It is thought that patients with ischemic heart disease, through preconditioning of the heart, have increased protection from ischemia-reperfusion injury. An experimental mouse model of coronary artery disease demonstrates increased resistance to ischemia and reperfusion injury and shows increased survival signalling through Akt phosphorylation. This study aims to determine whether increased survival signalling can also be observed in patients with coronary artery disease.
Left (diseased) and right (control) ventricular biopsies were taken before aortic cross clamp from patients undergoing coronary artery bypass graft surgery (CABG, n=4). RNA from biopsies was extracted using trizol. Markers of survival signalling and apoptosis were quantified by TaqMan PCR and normalised using 18S ribosomal RNA. Results were expressed as fold changes (FC) between diseased and control ventricle and significance was taken as p < 0.05 (paired t-test).

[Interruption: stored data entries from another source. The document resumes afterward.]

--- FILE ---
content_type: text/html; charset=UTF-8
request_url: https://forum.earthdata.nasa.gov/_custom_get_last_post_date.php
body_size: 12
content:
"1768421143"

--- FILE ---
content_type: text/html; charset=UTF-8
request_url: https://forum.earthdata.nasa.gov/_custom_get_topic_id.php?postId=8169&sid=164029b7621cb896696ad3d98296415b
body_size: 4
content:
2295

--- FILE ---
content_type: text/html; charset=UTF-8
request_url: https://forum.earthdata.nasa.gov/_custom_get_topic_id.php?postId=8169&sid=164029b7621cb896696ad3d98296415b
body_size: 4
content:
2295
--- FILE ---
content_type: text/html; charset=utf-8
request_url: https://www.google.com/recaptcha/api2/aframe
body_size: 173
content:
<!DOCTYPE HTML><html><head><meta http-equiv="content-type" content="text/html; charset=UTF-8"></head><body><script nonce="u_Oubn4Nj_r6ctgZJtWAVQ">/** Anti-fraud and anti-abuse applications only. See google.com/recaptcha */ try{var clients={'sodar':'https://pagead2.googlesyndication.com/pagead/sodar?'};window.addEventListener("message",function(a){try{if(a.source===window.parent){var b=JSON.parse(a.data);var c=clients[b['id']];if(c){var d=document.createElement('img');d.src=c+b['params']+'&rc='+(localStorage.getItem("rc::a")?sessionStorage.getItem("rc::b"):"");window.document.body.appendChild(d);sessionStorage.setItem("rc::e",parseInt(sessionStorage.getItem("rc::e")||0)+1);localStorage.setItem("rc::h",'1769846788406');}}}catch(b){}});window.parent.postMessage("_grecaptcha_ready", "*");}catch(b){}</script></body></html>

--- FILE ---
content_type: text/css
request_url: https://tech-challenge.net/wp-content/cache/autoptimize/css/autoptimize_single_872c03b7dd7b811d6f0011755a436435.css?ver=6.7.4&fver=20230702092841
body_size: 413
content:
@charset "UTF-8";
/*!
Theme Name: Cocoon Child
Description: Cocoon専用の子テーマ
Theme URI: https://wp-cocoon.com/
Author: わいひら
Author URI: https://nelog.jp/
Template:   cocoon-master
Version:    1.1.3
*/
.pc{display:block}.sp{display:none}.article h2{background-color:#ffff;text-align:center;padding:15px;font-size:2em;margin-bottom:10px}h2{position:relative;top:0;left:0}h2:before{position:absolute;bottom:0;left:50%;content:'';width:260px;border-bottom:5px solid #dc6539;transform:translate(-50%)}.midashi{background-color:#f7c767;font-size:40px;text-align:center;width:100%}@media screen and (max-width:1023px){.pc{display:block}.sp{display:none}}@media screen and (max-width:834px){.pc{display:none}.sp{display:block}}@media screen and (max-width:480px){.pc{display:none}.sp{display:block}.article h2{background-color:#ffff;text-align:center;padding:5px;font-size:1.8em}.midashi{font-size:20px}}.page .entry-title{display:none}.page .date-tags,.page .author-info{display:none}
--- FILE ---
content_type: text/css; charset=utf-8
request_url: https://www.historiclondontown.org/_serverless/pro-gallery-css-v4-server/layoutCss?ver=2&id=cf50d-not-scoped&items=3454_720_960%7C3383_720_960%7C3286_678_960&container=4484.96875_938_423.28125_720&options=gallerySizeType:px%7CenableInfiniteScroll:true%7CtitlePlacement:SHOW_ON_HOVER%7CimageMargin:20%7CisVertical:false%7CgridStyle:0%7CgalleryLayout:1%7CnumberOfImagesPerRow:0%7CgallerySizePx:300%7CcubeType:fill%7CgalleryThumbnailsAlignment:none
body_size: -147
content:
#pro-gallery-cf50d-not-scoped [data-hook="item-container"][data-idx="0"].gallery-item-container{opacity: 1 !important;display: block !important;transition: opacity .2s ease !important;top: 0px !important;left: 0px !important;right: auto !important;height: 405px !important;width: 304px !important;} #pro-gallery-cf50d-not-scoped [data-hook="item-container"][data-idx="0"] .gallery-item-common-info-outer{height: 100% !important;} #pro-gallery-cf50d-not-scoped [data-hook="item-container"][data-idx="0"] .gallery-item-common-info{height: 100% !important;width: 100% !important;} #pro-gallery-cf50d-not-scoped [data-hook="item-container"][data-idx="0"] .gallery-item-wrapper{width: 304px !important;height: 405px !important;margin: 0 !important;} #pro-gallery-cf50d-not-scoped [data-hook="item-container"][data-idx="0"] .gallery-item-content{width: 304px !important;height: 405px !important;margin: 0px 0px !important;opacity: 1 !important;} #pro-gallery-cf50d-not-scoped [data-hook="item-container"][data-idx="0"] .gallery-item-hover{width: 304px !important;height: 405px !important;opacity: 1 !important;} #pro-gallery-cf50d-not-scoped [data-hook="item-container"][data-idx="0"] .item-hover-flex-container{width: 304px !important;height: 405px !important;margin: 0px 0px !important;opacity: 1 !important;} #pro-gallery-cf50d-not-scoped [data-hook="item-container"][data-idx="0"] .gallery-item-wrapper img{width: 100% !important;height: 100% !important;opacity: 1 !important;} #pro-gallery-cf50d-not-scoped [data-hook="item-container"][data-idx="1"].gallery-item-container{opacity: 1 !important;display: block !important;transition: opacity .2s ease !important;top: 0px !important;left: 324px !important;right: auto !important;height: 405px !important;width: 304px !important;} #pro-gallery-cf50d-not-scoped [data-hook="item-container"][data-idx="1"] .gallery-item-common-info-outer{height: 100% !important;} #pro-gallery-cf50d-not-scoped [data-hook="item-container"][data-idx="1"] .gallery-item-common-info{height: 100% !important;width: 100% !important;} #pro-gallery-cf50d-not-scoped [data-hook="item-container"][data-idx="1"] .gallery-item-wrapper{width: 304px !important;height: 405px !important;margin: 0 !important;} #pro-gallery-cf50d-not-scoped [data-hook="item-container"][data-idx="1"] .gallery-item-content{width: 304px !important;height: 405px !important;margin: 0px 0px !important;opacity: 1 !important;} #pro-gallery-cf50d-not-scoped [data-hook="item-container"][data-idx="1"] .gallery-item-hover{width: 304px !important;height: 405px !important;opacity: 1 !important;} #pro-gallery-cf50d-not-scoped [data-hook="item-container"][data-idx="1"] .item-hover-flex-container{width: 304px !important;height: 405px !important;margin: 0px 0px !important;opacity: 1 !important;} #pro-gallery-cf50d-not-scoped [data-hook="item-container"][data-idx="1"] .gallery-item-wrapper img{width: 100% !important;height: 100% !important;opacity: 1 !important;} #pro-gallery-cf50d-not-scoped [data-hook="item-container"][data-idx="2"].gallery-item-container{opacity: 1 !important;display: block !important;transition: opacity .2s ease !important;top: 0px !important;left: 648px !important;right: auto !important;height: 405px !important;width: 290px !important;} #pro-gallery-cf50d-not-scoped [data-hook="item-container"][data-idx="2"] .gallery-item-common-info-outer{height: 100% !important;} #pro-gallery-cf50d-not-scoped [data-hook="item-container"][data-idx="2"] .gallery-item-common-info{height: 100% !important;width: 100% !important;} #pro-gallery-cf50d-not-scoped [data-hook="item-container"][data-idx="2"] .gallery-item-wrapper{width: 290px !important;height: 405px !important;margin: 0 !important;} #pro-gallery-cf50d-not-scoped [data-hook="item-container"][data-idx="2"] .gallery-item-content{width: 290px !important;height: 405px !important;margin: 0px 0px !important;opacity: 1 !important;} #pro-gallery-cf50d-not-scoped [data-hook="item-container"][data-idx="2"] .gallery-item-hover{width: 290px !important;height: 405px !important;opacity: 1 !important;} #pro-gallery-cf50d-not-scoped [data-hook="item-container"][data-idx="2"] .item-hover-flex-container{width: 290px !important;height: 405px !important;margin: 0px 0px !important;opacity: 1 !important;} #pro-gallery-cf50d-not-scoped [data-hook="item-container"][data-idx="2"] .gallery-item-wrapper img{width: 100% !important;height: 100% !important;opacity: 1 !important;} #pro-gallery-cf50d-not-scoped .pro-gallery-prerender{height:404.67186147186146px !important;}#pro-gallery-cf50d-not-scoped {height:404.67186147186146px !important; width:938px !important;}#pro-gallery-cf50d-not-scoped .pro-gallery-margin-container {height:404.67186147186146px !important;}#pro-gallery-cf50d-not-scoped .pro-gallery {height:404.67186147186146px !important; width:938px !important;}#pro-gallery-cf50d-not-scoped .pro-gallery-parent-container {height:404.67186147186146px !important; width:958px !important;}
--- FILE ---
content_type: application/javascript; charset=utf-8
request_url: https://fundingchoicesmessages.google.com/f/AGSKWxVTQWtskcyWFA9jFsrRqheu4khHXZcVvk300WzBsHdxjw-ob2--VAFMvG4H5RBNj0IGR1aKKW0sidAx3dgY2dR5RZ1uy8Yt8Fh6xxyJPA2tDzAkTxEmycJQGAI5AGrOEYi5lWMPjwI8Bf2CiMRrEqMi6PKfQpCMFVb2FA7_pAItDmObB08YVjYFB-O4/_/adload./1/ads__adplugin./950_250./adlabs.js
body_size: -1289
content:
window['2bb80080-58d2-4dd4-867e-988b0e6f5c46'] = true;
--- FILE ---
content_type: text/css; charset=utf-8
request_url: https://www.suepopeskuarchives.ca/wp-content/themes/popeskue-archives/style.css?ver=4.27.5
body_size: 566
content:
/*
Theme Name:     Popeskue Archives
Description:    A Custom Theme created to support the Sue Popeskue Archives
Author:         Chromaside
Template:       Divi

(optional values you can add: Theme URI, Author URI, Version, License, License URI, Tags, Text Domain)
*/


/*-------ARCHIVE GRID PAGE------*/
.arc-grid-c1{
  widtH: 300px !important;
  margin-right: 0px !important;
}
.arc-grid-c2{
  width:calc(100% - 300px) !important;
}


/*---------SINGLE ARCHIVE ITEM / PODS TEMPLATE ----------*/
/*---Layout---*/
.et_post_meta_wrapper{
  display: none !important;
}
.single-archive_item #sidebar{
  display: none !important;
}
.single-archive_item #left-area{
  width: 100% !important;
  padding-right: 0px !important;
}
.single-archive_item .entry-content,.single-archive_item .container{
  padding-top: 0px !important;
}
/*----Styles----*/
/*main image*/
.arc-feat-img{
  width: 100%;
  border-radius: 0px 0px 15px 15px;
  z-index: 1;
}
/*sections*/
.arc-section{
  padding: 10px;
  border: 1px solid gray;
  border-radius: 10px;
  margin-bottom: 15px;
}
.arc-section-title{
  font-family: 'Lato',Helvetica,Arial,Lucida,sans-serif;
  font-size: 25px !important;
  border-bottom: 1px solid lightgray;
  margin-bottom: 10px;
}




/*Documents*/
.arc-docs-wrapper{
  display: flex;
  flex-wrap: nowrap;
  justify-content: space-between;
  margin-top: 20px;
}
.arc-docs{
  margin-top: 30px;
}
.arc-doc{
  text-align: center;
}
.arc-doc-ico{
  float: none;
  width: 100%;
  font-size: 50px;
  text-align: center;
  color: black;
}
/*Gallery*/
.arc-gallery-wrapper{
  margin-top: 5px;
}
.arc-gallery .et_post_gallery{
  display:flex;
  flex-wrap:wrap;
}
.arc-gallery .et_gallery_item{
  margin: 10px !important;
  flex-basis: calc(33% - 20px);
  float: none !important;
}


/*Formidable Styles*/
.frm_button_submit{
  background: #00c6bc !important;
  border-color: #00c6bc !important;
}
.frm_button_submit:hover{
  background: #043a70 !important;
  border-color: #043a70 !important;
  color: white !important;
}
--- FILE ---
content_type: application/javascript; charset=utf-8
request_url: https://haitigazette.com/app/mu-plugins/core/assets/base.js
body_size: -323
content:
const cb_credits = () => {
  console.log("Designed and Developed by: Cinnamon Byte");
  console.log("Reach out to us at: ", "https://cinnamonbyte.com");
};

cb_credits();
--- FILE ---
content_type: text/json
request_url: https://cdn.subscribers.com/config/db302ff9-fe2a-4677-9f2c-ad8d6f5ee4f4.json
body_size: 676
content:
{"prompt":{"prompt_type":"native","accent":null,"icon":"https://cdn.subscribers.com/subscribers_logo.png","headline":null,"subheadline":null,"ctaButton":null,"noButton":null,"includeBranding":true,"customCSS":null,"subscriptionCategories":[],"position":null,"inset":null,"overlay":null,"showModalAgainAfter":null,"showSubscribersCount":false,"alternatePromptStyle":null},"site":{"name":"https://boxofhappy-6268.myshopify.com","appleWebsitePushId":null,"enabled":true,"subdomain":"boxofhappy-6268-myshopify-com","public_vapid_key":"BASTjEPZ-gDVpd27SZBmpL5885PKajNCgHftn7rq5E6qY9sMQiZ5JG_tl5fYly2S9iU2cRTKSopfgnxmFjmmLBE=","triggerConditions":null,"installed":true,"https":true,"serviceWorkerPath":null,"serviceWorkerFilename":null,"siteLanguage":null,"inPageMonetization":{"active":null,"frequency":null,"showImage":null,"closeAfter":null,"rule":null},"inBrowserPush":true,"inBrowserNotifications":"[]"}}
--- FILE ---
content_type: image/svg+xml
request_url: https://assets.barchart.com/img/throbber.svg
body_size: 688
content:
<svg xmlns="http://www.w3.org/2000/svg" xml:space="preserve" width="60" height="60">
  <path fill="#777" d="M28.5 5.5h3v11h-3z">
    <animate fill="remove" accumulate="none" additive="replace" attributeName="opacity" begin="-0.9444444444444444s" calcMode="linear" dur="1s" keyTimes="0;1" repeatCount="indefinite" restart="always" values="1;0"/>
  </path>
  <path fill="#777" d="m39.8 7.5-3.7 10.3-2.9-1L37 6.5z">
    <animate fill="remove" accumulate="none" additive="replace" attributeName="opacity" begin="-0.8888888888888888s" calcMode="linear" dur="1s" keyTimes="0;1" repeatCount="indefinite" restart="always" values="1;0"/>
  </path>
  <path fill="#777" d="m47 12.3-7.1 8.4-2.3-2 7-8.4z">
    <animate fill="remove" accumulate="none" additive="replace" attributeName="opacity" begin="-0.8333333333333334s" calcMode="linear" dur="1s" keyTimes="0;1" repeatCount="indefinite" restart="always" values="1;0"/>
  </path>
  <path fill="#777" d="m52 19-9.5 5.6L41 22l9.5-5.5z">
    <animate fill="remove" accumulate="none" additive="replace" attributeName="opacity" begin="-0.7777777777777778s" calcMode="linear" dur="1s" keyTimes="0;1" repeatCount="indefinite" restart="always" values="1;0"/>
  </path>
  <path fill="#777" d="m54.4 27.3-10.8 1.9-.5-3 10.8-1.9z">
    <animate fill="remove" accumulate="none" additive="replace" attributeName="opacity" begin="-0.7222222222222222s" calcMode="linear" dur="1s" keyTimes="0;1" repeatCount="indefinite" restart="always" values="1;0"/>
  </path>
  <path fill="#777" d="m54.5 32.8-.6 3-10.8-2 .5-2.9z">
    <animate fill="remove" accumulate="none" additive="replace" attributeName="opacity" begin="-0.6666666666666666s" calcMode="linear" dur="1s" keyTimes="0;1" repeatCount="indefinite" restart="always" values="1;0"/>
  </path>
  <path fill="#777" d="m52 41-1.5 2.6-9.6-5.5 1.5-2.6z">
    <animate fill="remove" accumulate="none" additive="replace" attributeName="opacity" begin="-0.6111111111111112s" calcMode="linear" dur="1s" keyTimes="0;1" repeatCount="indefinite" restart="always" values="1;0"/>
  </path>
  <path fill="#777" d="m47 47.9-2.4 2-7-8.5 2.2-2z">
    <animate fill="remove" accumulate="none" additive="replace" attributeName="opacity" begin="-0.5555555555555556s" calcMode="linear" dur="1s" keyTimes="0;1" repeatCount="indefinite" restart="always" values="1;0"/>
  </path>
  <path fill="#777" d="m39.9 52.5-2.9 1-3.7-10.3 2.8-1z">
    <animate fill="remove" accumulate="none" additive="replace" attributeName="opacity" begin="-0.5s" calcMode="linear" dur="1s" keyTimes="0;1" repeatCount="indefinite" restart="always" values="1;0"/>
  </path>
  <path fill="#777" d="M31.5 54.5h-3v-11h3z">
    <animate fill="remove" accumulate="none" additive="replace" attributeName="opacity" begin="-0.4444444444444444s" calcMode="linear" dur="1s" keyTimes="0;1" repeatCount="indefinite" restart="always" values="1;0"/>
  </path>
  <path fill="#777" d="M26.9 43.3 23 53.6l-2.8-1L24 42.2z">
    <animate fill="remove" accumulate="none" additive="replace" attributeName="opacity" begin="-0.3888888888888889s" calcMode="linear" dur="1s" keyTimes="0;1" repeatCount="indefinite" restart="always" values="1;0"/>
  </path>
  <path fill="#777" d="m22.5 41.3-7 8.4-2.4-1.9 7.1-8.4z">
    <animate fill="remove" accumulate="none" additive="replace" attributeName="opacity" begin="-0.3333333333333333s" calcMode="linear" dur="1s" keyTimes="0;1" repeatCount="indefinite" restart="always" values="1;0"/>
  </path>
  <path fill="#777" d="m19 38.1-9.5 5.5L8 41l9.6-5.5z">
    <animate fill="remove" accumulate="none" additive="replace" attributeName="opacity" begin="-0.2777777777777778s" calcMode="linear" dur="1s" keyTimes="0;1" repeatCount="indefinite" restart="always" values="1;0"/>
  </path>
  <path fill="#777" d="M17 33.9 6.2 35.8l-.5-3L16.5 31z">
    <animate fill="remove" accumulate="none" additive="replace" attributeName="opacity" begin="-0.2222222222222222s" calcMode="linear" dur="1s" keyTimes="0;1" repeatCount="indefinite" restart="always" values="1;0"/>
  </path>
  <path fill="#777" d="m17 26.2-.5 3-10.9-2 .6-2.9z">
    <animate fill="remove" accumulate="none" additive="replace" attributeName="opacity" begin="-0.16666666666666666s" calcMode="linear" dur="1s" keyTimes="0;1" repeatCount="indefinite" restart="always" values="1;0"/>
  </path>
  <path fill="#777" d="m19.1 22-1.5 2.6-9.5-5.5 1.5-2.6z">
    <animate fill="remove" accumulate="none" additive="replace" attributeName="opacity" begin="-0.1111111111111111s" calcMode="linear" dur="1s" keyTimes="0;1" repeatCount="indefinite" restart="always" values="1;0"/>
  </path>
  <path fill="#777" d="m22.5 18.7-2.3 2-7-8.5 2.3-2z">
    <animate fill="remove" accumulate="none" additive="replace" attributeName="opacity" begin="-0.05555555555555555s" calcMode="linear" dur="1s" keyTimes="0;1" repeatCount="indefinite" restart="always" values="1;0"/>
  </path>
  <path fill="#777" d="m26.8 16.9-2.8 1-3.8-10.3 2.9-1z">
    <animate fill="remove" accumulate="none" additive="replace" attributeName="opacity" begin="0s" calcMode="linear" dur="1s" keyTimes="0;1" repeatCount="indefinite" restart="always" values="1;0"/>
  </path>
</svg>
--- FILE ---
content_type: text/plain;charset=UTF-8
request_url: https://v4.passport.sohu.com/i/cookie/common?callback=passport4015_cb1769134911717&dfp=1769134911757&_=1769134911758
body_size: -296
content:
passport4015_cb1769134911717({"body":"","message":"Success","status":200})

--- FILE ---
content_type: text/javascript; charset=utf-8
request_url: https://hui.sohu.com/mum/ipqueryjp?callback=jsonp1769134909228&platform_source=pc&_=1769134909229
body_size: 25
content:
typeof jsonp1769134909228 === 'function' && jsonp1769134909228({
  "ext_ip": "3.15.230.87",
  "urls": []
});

Evidence of increased survival signalling was observed in the diseased left ventricle (LV) compared to the control right ventricle as shown by significant elevation in heat shock protein 90 (HSP90, FC: 2 fold), protein phosphatase 2A regulatory subunit B (PP2A3B, FC: 2.7), phosphoinositide-3-kinase, regulatory subunit 2 (beta) (PIK3R2, FC: 1.5) and the anti-oxidant enzyme glutathione peroxidase 1(FC: 1.8 fold). The apoptotic related factor c-Jun is significantly more highly expressed (FC: 3.9) and the apoptotic factor caspase-3 shows a trend of increased expression (FC: 2.9) within the ischemic LV.
From this study it is evident that survival signalling is increased at the gene level in the coronary disease ventricle compared to the right ventricle. Whether these changes are also occurring at the protein level requires further investigation.
This work was approved by the local ethics committee with all patients giving consent.